It can be observed that the DWA planning algorithm is a path planning algorithm that does not consider road boundaries and is used in unknown spaces. The planning results have uncertainty. The hierarchical trajectory planning algorithm can obtain a rough solution path through coarse planning, and the rough solution path is optimized through fitting, which is significantly better than the DWA planning algorithm in terms of smoothness. During the experiment, the DWA planning algorithm may also encounter the problem of local optimal traps, as shown in Figure 39. The hierarchical trajectory planning algorithm uses greedy thinking to find the optimal path from the endpoint in coarse planning, ensuring that the algorithm does not fall into local optimal traps.
Based on the experiments conducted in Section 4.3, Section 4.4, Section 4.5, Section 4.6 and Section 4.7. This paper presents a comparison table of the hierarchical trajectory planning algorithm, dynamic programming algorithm, Frenet sampling algorithm, and DWA algorithm as follows: According to Table 14, although dynamic programming algorithms have high efficiency and no local traps, it cannot smooth paths and does not have speed planning. The disadvantage of Frenet sampling planning is that it frequently solves solutions of fifth and fourth polynomials over a wide range of horizontal and lateral directions, resulting in low running efficiency. DWA planning may fall into local traps, and the RRT algorithm does not have the ability to optimize speed planning and curve smoothing. Through comparison with various algorithms, it was found that the hierarchical trajectory planning algorithm is a trajectory planning algorithm with high operational efficiency, no local traps, smooth trajectory optimization, and has the capable of speed planning. In the table, × represents that the corresponding function has defects, while √ represents that it has the corresponding function.

5. Conclusions

This paper constructs a hierarchical trajectory planning algorithm through the design of two algorithms: coarse planning based on road environment sampling and precise planning based on AGV motion sampling.
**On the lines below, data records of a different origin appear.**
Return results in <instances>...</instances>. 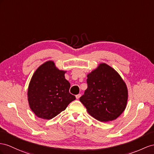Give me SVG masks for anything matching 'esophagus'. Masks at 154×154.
Returning a JSON list of instances; mask_svg holds the SVG:
<instances>
[{
	"instance_id": "34e87169",
	"label": "esophagus",
	"mask_w": 154,
	"mask_h": 154,
	"mask_svg": "<svg viewBox=\"0 0 154 154\" xmlns=\"http://www.w3.org/2000/svg\"><path fill=\"white\" fill-rule=\"evenodd\" d=\"M81 96V95L80 94H77V95H76V96H75V97H76V98H77V100H78V99H79Z\"/></svg>"
}]
</instances>
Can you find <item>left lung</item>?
Returning a JSON list of instances; mask_svg holds the SVG:
<instances>
[{"instance_id":"8db88e82","label":"left lung","mask_w":154,"mask_h":154,"mask_svg":"<svg viewBox=\"0 0 154 154\" xmlns=\"http://www.w3.org/2000/svg\"><path fill=\"white\" fill-rule=\"evenodd\" d=\"M87 77L88 88L80 101L97 120L116 119L127 105L128 92L125 82L116 70L105 63L100 64Z\"/></svg>"}]
</instances>
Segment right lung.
Segmentation results:
<instances>
[{
	"mask_svg": "<svg viewBox=\"0 0 154 154\" xmlns=\"http://www.w3.org/2000/svg\"><path fill=\"white\" fill-rule=\"evenodd\" d=\"M66 72L58 69L53 61H47L33 74L27 95L30 108L38 117L52 119L75 100L69 92Z\"/></svg>",
	"mask_w": 154,
	"mask_h": 154,
	"instance_id": "obj_1",
	"label": "right lung"
}]
</instances>
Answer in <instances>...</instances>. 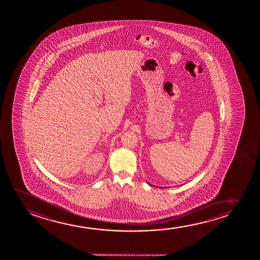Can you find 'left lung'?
<instances>
[{
  "mask_svg": "<svg viewBox=\"0 0 260 260\" xmlns=\"http://www.w3.org/2000/svg\"><path fill=\"white\" fill-rule=\"evenodd\" d=\"M148 185H151V184H149V183H148ZM160 188H161V187H160Z\"/></svg>",
  "mask_w": 260,
  "mask_h": 260,
  "instance_id": "1",
  "label": "left lung"
}]
</instances>
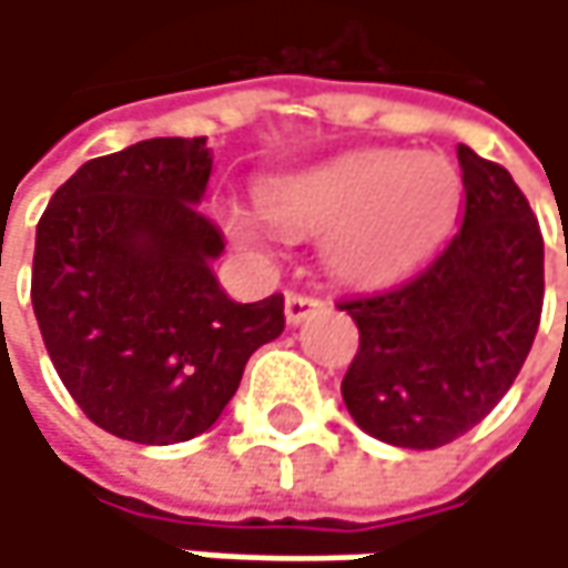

The hierarchical trajectory planning algorithm ensures efficient algorithm operation while also considering the smoothness of the planned trajectory. It ensures that high-capacity AGVs can output accurate, safe, and smooth planned paths efficiently and stably on wide retrieval roads in a construction site environment.
In the final tests and experiments, we conducted tests based on AGV real vehicles in a real construction site environment. From the actual test results, the dynamic programming algorithm for coarse planning can quickly select the optimal path. The interpolated B-spline fitting method, considering the nonholonomic constraints of the vehicle, ensures the rationality of the path while eliminating the planning turning points. Secondary optimization further ensures the smoothness of the path. Fine planning, based on coarse planning, reduces the lateral sampling range from 8 m to 1 m. In the speed planning process, various acceleration and deceleration scenarios of AGV were tested. The experimental results show that the planned trajectory meets collision detection requirements while achieving the desired speed rapidly and considering trajectory smoothness. In all test experiments, the maximum acceleration was 0.1944 m/s2, and the maximum jerk was 0.1972 m/s3, indicating good speed planning performance. This implementation achieves high-quality and efficient trajectory planning.
This research effectively addresses challenges faced by AGVs in construction site environments, such as heavy loads, wide road sampling ranges, and random obstacle distributions. It provides new insights into solving path planning problems in construction site environments. The proposed hierarchical trajectory planning algorithm can be used for single AGV working conditions. It can be further improved while considering the cooperation of multiple vehicles. In the future, we are planning to integrate the leader follower control, game theory and other algorithms for planning and control under multi vehicle working conditions to meet the real requirements of building sites.

Author Contributions

Conceptualization, Y.B., P.L. and W.L.; Methodology, Y.B. and W.L.; Software, Y.B.; Validation, Y.B.; Formal analysis, W.L.; Resources, Z.C. and P.Y.; Writing—original draft, Y.B. All authors have read and agreed to the published version of the manuscript.

Funding

This research was funded by the National Natural Science Foundation of China under Grant 52175007, the China Postdoctoral Science Foundation under Grant 2018M630348/2019T120259, and the Yangtze River Delta HIT robot technology research institute under Grant HIT-CXY-CMP2-ADTIL-21-01.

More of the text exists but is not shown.